The collaboration is part of the Juneteenth Theatre Justice Project, a nationwide movement by American theater companies striving to "change the world, one play at a time" in response to the current civil uprising in reaction to the murders of George Floyd, Breonna Taylor, Ahmaud Arbery and countless others before them.

In Polar Bears, Black Boys & Prairie Fringed Orchids, a liberal white couple opens the doors of their renovated Harlem brownstone to host a cocktail party for a Black Lives Matter activist, his gay white lover and the mother of a slain 12-year-old Black boy.

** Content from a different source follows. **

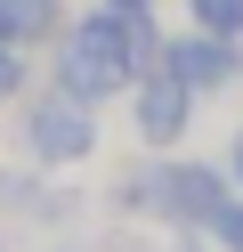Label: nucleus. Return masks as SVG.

A night of cocktails and conversation sparks emotional debates on topics ranging from underweight polar bears and Lana Turner to saving the planet, gentrification, racial identity and protecting the lives of Black boys.

The reading will be directed by Andi Chapman and feature IAMA company members Brandon Scott and Christine Woods, alongside Tesiana Elie, Todd Grinnell, Garrett Mercer, Kacie Rogers and Sheldon White.

According to Aldo Billingslea, who launched the Juneteenth Theatre Justice Project to center Black theater artists and new voices and address systemic racism in the theater industry, this joint effort between theaters is exactly what theater is meant to do: unite for change, respond to the current moment, raise awareness and resources to support marginalized communities, and amplify the voices of artists of color. "With a perfect blend of wit, pathos and humor, [Polar Bears] speaks to some of the most pressing subjects of our time - gentrification, white fragility, the sustainability of the planet, the Black Lives Matter movement and police violence against Black bodies," he said in a press release.

The play was co-commissioned and developed by PlayGround and Planet Earth Arts and was a finalist for the 2019 NNPN National Showcase of New Plays.

Durham is a Los Angeles-based scriptwriter, author and poet and the author of ten plays, including The Fertile River, about the tragic history and legacy of eugenics in North Carolina, and A Post Racial America.